Aim:
Please continue the passage about the Holikachuk language below from the point where it stops.

Page:

"""

Extinct Athabaskan language of US

Holikachuk (own name: Doogh Qinag) is a recently extinct Athabaskan language formerly spoken at the village of Holikachuk (Hiyeghelinhdi) on the Innoko River in central Alaska. In 1962, residents of Holikachuk relocated to Grayling on the lower Yukon River. Holikachuk is intermediate between the Deg Xinag and Koyukon languages, linguistically closer to Koyukon but socially much closer to Deg Xinag, which has influenced it. Though it was recognized by scholars as a distinct language as early as the 1840s, it was only definitively identified in the 1970s. Of about 180 Holikachuk people, only about 5 spoke the language in 2007. In March 2012, the last living fluent speaker of Holikachuk died in Alaska.

James Kari compiled a short dictionary of Holikachuk in 1978, but Holikachuk remains one of the least documented Alaska Native languages.

"""

Stored rows:
"""

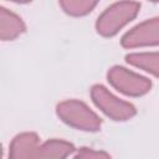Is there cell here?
<instances>
[{
	"mask_svg": "<svg viewBox=\"0 0 159 159\" xmlns=\"http://www.w3.org/2000/svg\"><path fill=\"white\" fill-rule=\"evenodd\" d=\"M11 1H15V2H29V1H31V0H11Z\"/></svg>",
	"mask_w": 159,
	"mask_h": 159,
	"instance_id": "12",
	"label": "cell"
},
{
	"mask_svg": "<svg viewBox=\"0 0 159 159\" xmlns=\"http://www.w3.org/2000/svg\"><path fill=\"white\" fill-rule=\"evenodd\" d=\"M76 158H84V159H97V158H109V154L104 152H97L91 148H81L77 154L75 155Z\"/></svg>",
	"mask_w": 159,
	"mask_h": 159,
	"instance_id": "11",
	"label": "cell"
},
{
	"mask_svg": "<svg viewBox=\"0 0 159 159\" xmlns=\"http://www.w3.org/2000/svg\"><path fill=\"white\" fill-rule=\"evenodd\" d=\"M150 1H155V2H158V1H159V0H150Z\"/></svg>",
	"mask_w": 159,
	"mask_h": 159,
	"instance_id": "13",
	"label": "cell"
},
{
	"mask_svg": "<svg viewBox=\"0 0 159 159\" xmlns=\"http://www.w3.org/2000/svg\"><path fill=\"white\" fill-rule=\"evenodd\" d=\"M39 137L36 133L26 132L17 134L9 148V158L11 159H25L35 158L39 148Z\"/></svg>",
	"mask_w": 159,
	"mask_h": 159,
	"instance_id": "6",
	"label": "cell"
},
{
	"mask_svg": "<svg viewBox=\"0 0 159 159\" xmlns=\"http://www.w3.org/2000/svg\"><path fill=\"white\" fill-rule=\"evenodd\" d=\"M91 97L94 104L113 120H127L137 113L132 103L119 99L102 84H94L91 88Z\"/></svg>",
	"mask_w": 159,
	"mask_h": 159,
	"instance_id": "3",
	"label": "cell"
},
{
	"mask_svg": "<svg viewBox=\"0 0 159 159\" xmlns=\"http://www.w3.org/2000/svg\"><path fill=\"white\" fill-rule=\"evenodd\" d=\"M56 112L61 120L76 129L86 132H97L101 129L102 119L81 101H63L57 104Z\"/></svg>",
	"mask_w": 159,
	"mask_h": 159,
	"instance_id": "2",
	"label": "cell"
},
{
	"mask_svg": "<svg viewBox=\"0 0 159 159\" xmlns=\"http://www.w3.org/2000/svg\"><path fill=\"white\" fill-rule=\"evenodd\" d=\"M73 150H75L73 144L66 140L52 139L39 145L35 158H50V159L60 158L61 159V158L68 157Z\"/></svg>",
	"mask_w": 159,
	"mask_h": 159,
	"instance_id": "8",
	"label": "cell"
},
{
	"mask_svg": "<svg viewBox=\"0 0 159 159\" xmlns=\"http://www.w3.org/2000/svg\"><path fill=\"white\" fill-rule=\"evenodd\" d=\"M139 9L140 4L132 0H123L111 5L99 15L96 22L97 32L104 37L116 35L138 15Z\"/></svg>",
	"mask_w": 159,
	"mask_h": 159,
	"instance_id": "1",
	"label": "cell"
},
{
	"mask_svg": "<svg viewBox=\"0 0 159 159\" xmlns=\"http://www.w3.org/2000/svg\"><path fill=\"white\" fill-rule=\"evenodd\" d=\"M26 30L21 17L10 10L1 7L0 10V37L2 41H10L20 36Z\"/></svg>",
	"mask_w": 159,
	"mask_h": 159,
	"instance_id": "7",
	"label": "cell"
},
{
	"mask_svg": "<svg viewBox=\"0 0 159 159\" xmlns=\"http://www.w3.org/2000/svg\"><path fill=\"white\" fill-rule=\"evenodd\" d=\"M125 60L129 65L159 77V52L129 53L125 56Z\"/></svg>",
	"mask_w": 159,
	"mask_h": 159,
	"instance_id": "9",
	"label": "cell"
},
{
	"mask_svg": "<svg viewBox=\"0 0 159 159\" xmlns=\"http://www.w3.org/2000/svg\"><path fill=\"white\" fill-rule=\"evenodd\" d=\"M99 0H60L65 12L72 16H83L93 10Z\"/></svg>",
	"mask_w": 159,
	"mask_h": 159,
	"instance_id": "10",
	"label": "cell"
},
{
	"mask_svg": "<svg viewBox=\"0 0 159 159\" xmlns=\"http://www.w3.org/2000/svg\"><path fill=\"white\" fill-rule=\"evenodd\" d=\"M107 78L114 88L127 96L139 97L148 93L152 88L150 80L135 72H132L122 66L112 67L107 73Z\"/></svg>",
	"mask_w": 159,
	"mask_h": 159,
	"instance_id": "4",
	"label": "cell"
},
{
	"mask_svg": "<svg viewBox=\"0 0 159 159\" xmlns=\"http://www.w3.org/2000/svg\"><path fill=\"white\" fill-rule=\"evenodd\" d=\"M122 46L127 48L159 45V17L140 22L122 37Z\"/></svg>",
	"mask_w": 159,
	"mask_h": 159,
	"instance_id": "5",
	"label": "cell"
}]
</instances>
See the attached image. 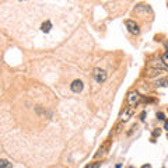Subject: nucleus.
I'll list each match as a JSON object with an SVG mask.
<instances>
[{"label": "nucleus", "instance_id": "nucleus-9", "mask_svg": "<svg viewBox=\"0 0 168 168\" xmlns=\"http://www.w3.org/2000/svg\"><path fill=\"white\" fill-rule=\"evenodd\" d=\"M162 63H164L165 66L168 65V53H167V52H165L164 55H162Z\"/></svg>", "mask_w": 168, "mask_h": 168}, {"label": "nucleus", "instance_id": "nucleus-2", "mask_svg": "<svg viewBox=\"0 0 168 168\" xmlns=\"http://www.w3.org/2000/svg\"><path fill=\"white\" fill-rule=\"evenodd\" d=\"M139 99H140V95H139L137 91H132L128 94V104L130 106H135L139 102Z\"/></svg>", "mask_w": 168, "mask_h": 168}, {"label": "nucleus", "instance_id": "nucleus-8", "mask_svg": "<svg viewBox=\"0 0 168 168\" xmlns=\"http://www.w3.org/2000/svg\"><path fill=\"white\" fill-rule=\"evenodd\" d=\"M129 116H130V111H128V109H126V111L123 112L122 115H121V121L126 122V121H128V119H129Z\"/></svg>", "mask_w": 168, "mask_h": 168}, {"label": "nucleus", "instance_id": "nucleus-3", "mask_svg": "<svg viewBox=\"0 0 168 168\" xmlns=\"http://www.w3.org/2000/svg\"><path fill=\"white\" fill-rule=\"evenodd\" d=\"M125 25H126V28L129 30V32H132V34H135V35H137L139 32H140V28H139V25L135 23V21H132V20H128L125 23Z\"/></svg>", "mask_w": 168, "mask_h": 168}, {"label": "nucleus", "instance_id": "nucleus-12", "mask_svg": "<svg viewBox=\"0 0 168 168\" xmlns=\"http://www.w3.org/2000/svg\"><path fill=\"white\" fill-rule=\"evenodd\" d=\"M104 150H105V146H102V147L99 148V153H97V154H95V157H99V155H101L102 153H104Z\"/></svg>", "mask_w": 168, "mask_h": 168}, {"label": "nucleus", "instance_id": "nucleus-14", "mask_svg": "<svg viewBox=\"0 0 168 168\" xmlns=\"http://www.w3.org/2000/svg\"><path fill=\"white\" fill-rule=\"evenodd\" d=\"M129 168H135V167H129Z\"/></svg>", "mask_w": 168, "mask_h": 168}, {"label": "nucleus", "instance_id": "nucleus-1", "mask_svg": "<svg viewBox=\"0 0 168 168\" xmlns=\"http://www.w3.org/2000/svg\"><path fill=\"white\" fill-rule=\"evenodd\" d=\"M94 79L97 80V83H104L106 80V72L102 69H94Z\"/></svg>", "mask_w": 168, "mask_h": 168}, {"label": "nucleus", "instance_id": "nucleus-6", "mask_svg": "<svg viewBox=\"0 0 168 168\" xmlns=\"http://www.w3.org/2000/svg\"><path fill=\"white\" fill-rule=\"evenodd\" d=\"M0 168H13V165L7 160H0Z\"/></svg>", "mask_w": 168, "mask_h": 168}, {"label": "nucleus", "instance_id": "nucleus-13", "mask_svg": "<svg viewBox=\"0 0 168 168\" xmlns=\"http://www.w3.org/2000/svg\"><path fill=\"white\" fill-rule=\"evenodd\" d=\"M142 168H151V165H148V164H147V165H143Z\"/></svg>", "mask_w": 168, "mask_h": 168}, {"label": "nucleus", "instance_id": "nucleus-7", "mask_svg": "<svg viewBox=\"0 0 168 168\" xmlns=\"http://www.w3.org/2000/svg\"><path fill=\"white\" fill-rule=\"evenodd\" d=\"M155 86L157 87H165L167 86V79H161V80H157V81H155Z\"/></svg>", "mask_w": 168, "mask_h": 168}, {"label": "nucleus", "instance_id": "nucleus-5", "mask_svg": "<svg viewBox=\"0 0 168 168\" xmlns=\"http://www.w3.org/2000/svg\"><path fill=\"white\" fill-rule=\"evenodd\" d=\"M50 28H52V23H50V21H45V23L41 25V30H42V32H49Z\"/></svg>", "mask_w": 168, "mask_h": 168}, {"label": "nucleus", "instance_id": "nucleus-11", "mask_svg": "<svg viewBox=\"0 0 168 168\" xmlns=\"http://www.w3.org/2000/svg\"><path fill=\"white\" fill-rule=\"evenodd\" d=\"M157 118L160 119V121H165V115L162 114V112H158V114H157Z\"/></svg>", "mask_w": 168, "mask_h": 168}, {"label": "nucleus", "instance_id": "nucleus-10", "mask_svg": "<svg viewBox=\"0 0 168 168\" xmlns=\"http://www.w3.org/2000/svg\"><path fill=\"white\" fill-rule=\"evenodd\" d=\"M86 168H99V162H92V164L87 165Z\"/></svg>", "mask_w": 168, "mask_h": 168}, {"label": "nucleus", "instance_id": "nucleus-4", "mask_svg": "<svg viewBox=\"0 0 168 168\" xmlns=\"http://www.w3.org/2000/svg\"><path fill=\"white\" fill-rule=\"evenodd\" d=\"M83 81L81 80H74V81L72 83V86H70V88H72L73 92H81L83 91Z\"/></svg>", "mask_w": 168, "mask_h": 168}]
</instances>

"""

Written answer:
== Phonology ==

=== Consonants ===

Holikachuk consonants
Labial; Dental; Alveolar; Palatal; Velar; Uvular; Glottal
plain: sibilant; lateral
Plosive/ Affricate: plain; tθ ⟨ddh⟩; t ⟨d⟩; ts ⟨dz⟩; tɬ ⟨dl⟩; k ⟨g⟩; q ⟨G⟩; ʔ ⟨ʼ⟩
aspirated: tθʰ ⟨tth⟩; tʰ ⟨t⟩; tsʰ ⟨ts⟩; tɬʰ ⟨tł⟩; kʰ ⟨k⟩; qʰ ⟨q⟩
ejective: tθʼ ⟨tthʼ⟩; tʼ ⟨tʼ⟩; tsʼ ⟨tsʼ⟩; tɬʼ ⟨tłʼ⟩; kʼ ⟨kʼ⟩; qʼ ⟨qʼ⟩
Fricative: voiceless; θ ⟨th⟩; s ⟨s⟩; ɬ ⟨ł⟩; χ ⟨x⟩; h ⟨h⟩
voiced: ð ⟨dh⟩; z ⟨z⟩; ɮ ⟨l⟩; ʁ ⟨gh⟩
Sonorant: voiced; m ⟨m⟩; n ⟨n⟩; j ⟨y⟩; ŋ ⟨ng⟩
voiceless: n̥ ⟨nh⟩; j̊ ⟨yh⟩; ŋ̊ ⟨ngh⟩

=== Vowels ===

Holikachuk vowels
|  | Front | Central | Back |
|---|---|---|---|
| Near-close | ɪ ⟨i⟩ |  | ʊ ⟨u⟩ |
| Close-mid | eː ⟨e⟩ |  | oː ⟨oo⟩ |
| Open-mid |  |  | ɔː ⟨o⟩ |
| Open |  | aː ⟨a⟩ |  |

== Orthography ==
Holikachuk alphabet
| A a | D d | Ddh ddh | Dh dh | Dl dl | Dz dz | E e | G g |
| Gg gg | Gh gh | H h | I i | K k | K' k' | L l | Ł ł |
| M m | N n | ng | nh | O o | Oo oo | Q q | Q' q' |
| S s | T t | T' t' | Th th | Tl tl | Tl' tl' | Ts ts | Ts' ts' |
| Tth tth | Tth' tth' | U u | X x | Y y | yh | Z z | ' |

==Lexicon==
Some Holikachuk words:
- łoogg fish
- łoogg dood mininh iligh November (literally: 'month when the eels come [swim]')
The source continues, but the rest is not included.